Opinion: Gaetz, Trump's AG pick, is about to show America what it means to become Florida
Opinion: Gaetz, Trump's AG pick, is about to show America what it means to become Florida
It's not often one encounters a politician so universally reviled, who so widely inspires a feeling of ick, whose pompadoured profile so much resembles a kind of Johnny Bravo-like cartoon, and it's rarer still to find that person elevated to a position of grave import: Yet such is the case with one U.S. Rep. Matt Gaetz. What more can be said that hasn't been said before? Gaetz is a miscreant who better resembles a barking Pensacola used car salesman than he does the figure singularly responsible for the sober and fair administration of justice in the United States.

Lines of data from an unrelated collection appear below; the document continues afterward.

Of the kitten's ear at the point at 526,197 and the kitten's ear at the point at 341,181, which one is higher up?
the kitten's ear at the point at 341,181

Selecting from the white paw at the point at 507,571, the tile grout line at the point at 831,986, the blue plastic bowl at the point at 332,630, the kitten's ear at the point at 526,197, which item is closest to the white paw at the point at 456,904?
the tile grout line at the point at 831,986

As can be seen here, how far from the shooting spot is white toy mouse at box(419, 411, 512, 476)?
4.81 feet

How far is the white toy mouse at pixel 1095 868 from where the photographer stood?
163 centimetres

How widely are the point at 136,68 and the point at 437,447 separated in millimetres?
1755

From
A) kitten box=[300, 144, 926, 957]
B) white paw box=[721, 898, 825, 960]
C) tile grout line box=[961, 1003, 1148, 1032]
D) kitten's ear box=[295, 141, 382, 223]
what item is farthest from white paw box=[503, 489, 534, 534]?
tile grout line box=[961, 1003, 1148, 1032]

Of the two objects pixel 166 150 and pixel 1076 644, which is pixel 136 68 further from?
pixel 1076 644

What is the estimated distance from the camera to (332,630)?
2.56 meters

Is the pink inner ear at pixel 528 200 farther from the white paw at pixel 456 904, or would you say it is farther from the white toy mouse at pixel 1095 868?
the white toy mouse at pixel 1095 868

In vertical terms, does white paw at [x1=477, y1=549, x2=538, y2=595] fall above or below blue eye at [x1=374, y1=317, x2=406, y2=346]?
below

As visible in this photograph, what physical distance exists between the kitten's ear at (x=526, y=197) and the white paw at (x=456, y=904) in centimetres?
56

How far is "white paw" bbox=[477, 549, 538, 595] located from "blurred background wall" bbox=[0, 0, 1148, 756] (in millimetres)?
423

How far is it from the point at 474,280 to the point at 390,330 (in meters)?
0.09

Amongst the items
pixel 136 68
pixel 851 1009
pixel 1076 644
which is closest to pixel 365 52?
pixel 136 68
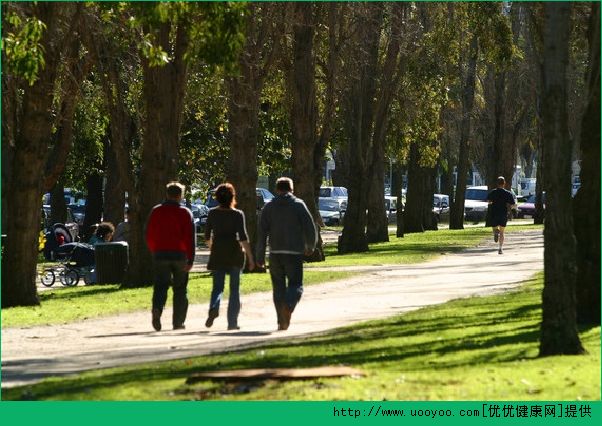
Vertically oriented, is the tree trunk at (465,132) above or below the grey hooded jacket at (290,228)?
above

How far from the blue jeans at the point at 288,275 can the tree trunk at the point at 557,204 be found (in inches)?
184

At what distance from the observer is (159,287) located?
19141 mm

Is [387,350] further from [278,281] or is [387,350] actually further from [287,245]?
[278,281]

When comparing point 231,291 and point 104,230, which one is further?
point 104,230

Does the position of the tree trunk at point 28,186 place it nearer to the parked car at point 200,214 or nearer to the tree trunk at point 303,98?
the tree trunk at point 303,98

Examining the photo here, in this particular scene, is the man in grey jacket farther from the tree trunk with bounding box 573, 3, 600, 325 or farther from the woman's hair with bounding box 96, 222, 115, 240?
the woman's hair with bounding box 96, 222, 115, 240

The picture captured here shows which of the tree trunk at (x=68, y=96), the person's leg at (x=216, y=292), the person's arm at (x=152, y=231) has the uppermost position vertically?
the tree trunk at (x=68, y=96)

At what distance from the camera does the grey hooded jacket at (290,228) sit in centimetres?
1895

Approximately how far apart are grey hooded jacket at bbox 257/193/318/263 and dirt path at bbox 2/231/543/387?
39.0 inches

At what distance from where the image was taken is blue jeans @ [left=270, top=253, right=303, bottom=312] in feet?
62.3

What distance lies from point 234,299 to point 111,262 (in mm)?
11643

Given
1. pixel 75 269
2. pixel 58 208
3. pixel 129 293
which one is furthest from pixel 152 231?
pixel 58 208

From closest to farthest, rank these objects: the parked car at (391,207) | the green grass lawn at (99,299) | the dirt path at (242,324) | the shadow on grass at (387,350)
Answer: the shadow on grass at (387,350)
the dirt path at (242,324)
the green grass lawn at (99,299)
the parked car at (391,207)

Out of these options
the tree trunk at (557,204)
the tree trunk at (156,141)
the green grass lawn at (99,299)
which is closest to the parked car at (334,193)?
the green grass lawn at (99,299)
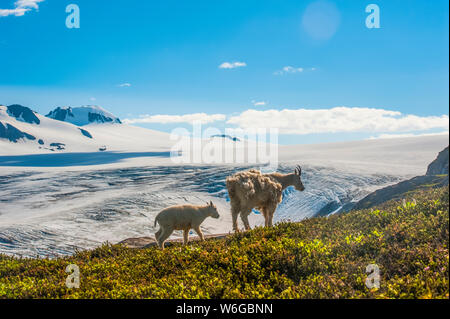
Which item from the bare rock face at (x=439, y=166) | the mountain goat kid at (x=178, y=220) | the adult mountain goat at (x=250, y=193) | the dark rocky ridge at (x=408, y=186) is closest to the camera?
the mountain goat kid at (x=178, y=220)

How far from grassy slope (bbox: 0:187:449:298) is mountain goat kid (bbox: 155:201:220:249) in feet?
12.6

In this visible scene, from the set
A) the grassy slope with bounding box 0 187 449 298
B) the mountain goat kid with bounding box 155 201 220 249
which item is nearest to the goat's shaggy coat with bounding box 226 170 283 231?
the mountain goat kid with bounding box 155 201 220 249

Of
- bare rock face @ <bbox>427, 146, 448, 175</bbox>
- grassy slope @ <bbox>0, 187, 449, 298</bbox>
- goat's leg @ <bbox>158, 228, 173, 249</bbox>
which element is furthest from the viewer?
bare rock face @ <bbox>427, 146, 448, 175</bbox>

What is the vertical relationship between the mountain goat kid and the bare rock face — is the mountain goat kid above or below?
below

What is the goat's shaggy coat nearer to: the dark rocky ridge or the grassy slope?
the grassy slope

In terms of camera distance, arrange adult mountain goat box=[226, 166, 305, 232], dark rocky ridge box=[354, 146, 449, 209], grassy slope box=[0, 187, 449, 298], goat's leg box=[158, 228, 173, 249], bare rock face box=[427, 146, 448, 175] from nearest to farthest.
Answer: grassy slope box=[0, 187, 449, 298]
goat's leg box=[158, 228, 173, 249]
adult mountain goat box=[226, 166, 305, 232]
dark rocky ridge box=[354, 146, 449, 209]
bare rock face box=[427, 146, 448, 175]

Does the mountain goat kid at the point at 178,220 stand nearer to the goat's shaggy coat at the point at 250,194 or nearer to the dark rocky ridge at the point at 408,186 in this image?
the goat's shaggy coat at the point at 250,194

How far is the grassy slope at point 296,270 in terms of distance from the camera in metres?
4.94

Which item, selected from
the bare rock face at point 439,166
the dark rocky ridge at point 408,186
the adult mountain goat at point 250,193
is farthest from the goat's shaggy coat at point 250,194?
the bare rock face at point 439,166

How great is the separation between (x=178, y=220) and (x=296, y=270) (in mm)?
7462

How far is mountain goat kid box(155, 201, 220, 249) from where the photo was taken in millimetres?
12469

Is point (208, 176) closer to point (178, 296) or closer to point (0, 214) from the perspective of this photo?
point (0, 214)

Donald J. Trump announced on Wednesday that he was nominating the impish Gaetz as U.S. attorney general, a stunning choice even in this funhouse timeline that reflects how truly unrestrained the former-and-incoming president will be, his choices of purportedly more normal or moderate allies for other roles notwithstanding. That Republicans in Congress find Gaetz as repulsive as their Democratic colleagues is evidence enough of the absurdity of this choice. That those Republicans each more eager than the last to become Trump's most favored supplicant were almost immediately voicing concerns about the nomination Wednesday afternoon is proof-positive we've flown over the cuckoo's nest.
But those concerns are hardly a meaningful indication Senate Republicans will buck their new master.
The list of Gaetz's disqualifying traits and past controversies would be impractical to list to exhaustion, but at nearly every turn in his public life he has disgraced himself and inspired feelings of nausea in those around him. He owes much of his early rise to his father, a wealthy former president of the state Senate from Okaloosa.